Karine Vanasse n’avait que 13 ans lorsqu’elle tourna Emporte-moi sous la direction de Léa Pool. Elle y jouait avec une aisance remarquable une adolescente attirée par les filles et… par la prostitution. À peine 10 ans plus tard, à la suite d’un portrait de Steve Proulx dans Elle Québec, on lui accole l’image d’une jeune femme asexuée, image dont elle ne voudra pas débattre malgré les questions insistantes de Guy A. Lepage à Tout le monde en parle.

Pour la jeune actrice, qui ne s’était jamais sentie jugée par le public et dont les journalistes avaient toujours respecté la vie privée, ce passage a été quelque peu éprouvant. Que dire ou que faire pour prouver le contraire? Sachant depuis six mois que Ma fille, mon ange d’Alexis Durand-Brault, où elle tiendrait le rôle d’une fille modèle flirtant avec la cyberpornographie, allait se tourner, Karine Vanasse ne s’en faisait pourtant pas outre mesure.

"Personne ne s’attendait à ce que je tienne ce genre de rôle, lance celle qui a dû se battre pour jouer Nathalie, et c’est ce que je trouvais intéressant, car personne ne s’attend à ce que ces petites filles qui ont l’air correctes se retrouvent sur Internet."
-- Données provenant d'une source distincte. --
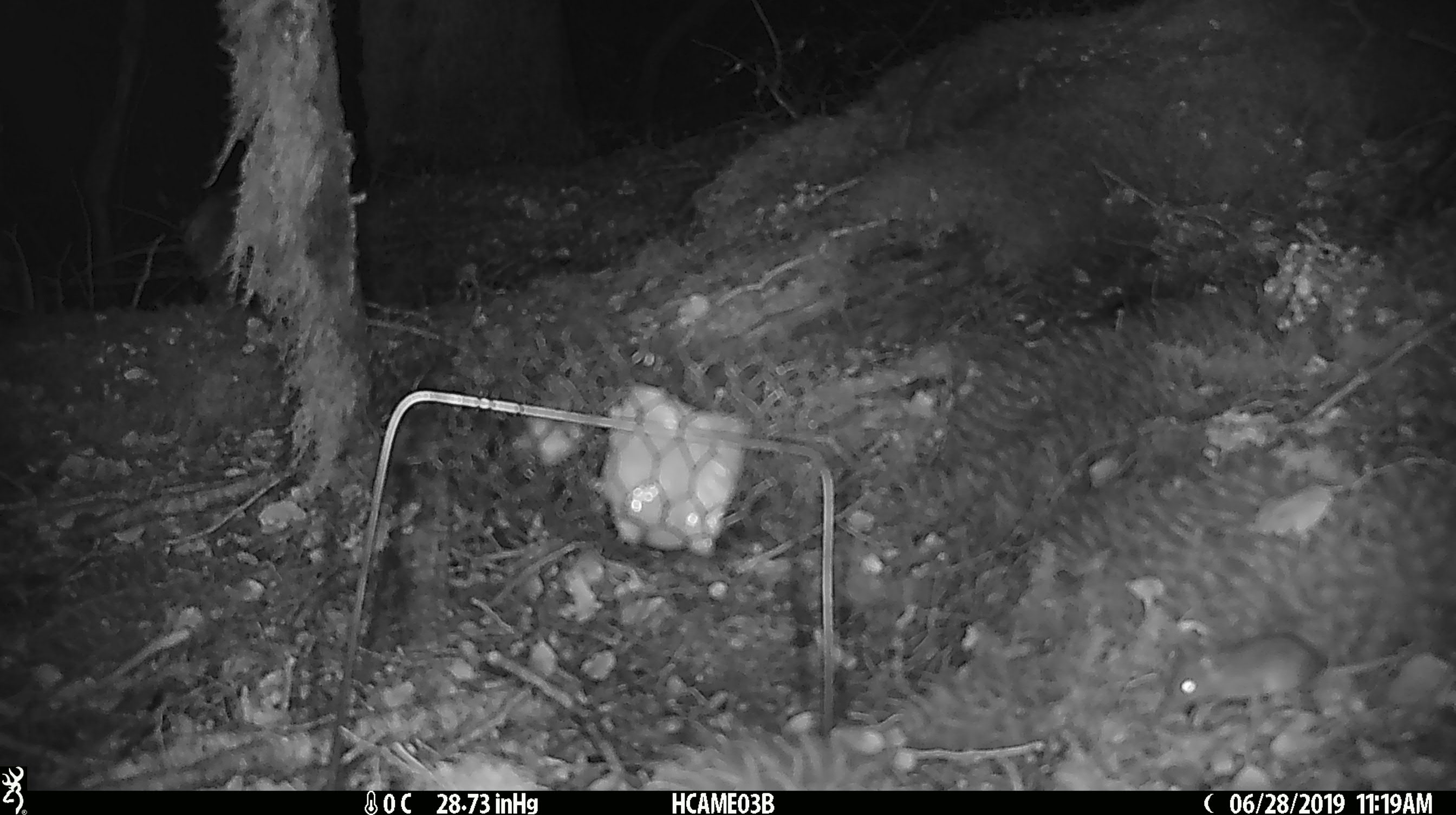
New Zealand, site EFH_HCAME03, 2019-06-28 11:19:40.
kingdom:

Afin d’incarner cette étudiante apparemment sans histoire, Vanasse a plongé dans l’univers des danseuses et des actrices pornos, allant même jusqu’à accompagner des policiers pendant une nuit: "L’une des filles que j’ai rencontrées était toute fière qu’on la reconnaisse dans la rue, se souvient l’actrice. Je me suis demandé quel genre de regard elle pouvait souhaiter qu’on jette sur elle. Le film n’y répond pas. Tout ce qu’on m’a demandé, c’est de trouver la brèche. Souvent, ces filles-là le font pour faire chier leurs parents ou leur chum. Les valeurs sont tellement remises en question que tu ne veux même plus les voir. Nathalie s’est tournée vers le cybersexe parce que c’était autour d’elle. Pour d’autres, ce sera la drogue, l’alcool ou le jeu. Tout ça, c’est pour avoir l’impression d’aller au bout de soi-même pour se trouver."

Incarnant le rôle du père de Nathalie, Michel Côté tente une autre explication: "Le geste de Nathalie est celui d’une petite fille moderne, semblable à ceux des garçons qui souhaitent aller à la guerre afin de défier leurs parents et de prouver qu’ils n’ont pas peur de la mort. Nathalie a été élevée dans la ouate par des parents surprotecteurs. Aux yeux de ses amis, elle ne veut plus incarner la fille parfaite; elle veut prouver qu’elle peut couper le cordon ombilical définitivement et s’assumer en tant que bombe sexuelle. Afin de les épater, elle ira encore plus loin qu’eux."

FRANCHIR L’INTERDIT

En quelques clics, volontaires ou accidentels, n’importe qui peut avoir accès à des sites offrant photos et films pornos: "Lorsque j’avais 12 ans, se rappelle le réalisateur, apporter un Playboy en classe, c’était la grosse affaire. Aujourd’hui, les jeunes ont accès à n’importe quoi sur Internet. Je ne juge pas la porno, ni ceux qui la font, ni ceux qui la consomment. Dans mon film, je ne montre que la pointe de l’iceberg; l’important, c’est de dire que tout ça change l’évolution sexuelle des jeunes et que ça banalise beaucoup la sexualité. C’est pour ça qu’on a choisi un personnage de petite fille parfaite, qui, même si elle se fait manipuler par son chum (Nicolas Canuel), y va de son plein gré. J’ai choisi d’illustrer un milieu légal où l’on retrouve des adultes consentants."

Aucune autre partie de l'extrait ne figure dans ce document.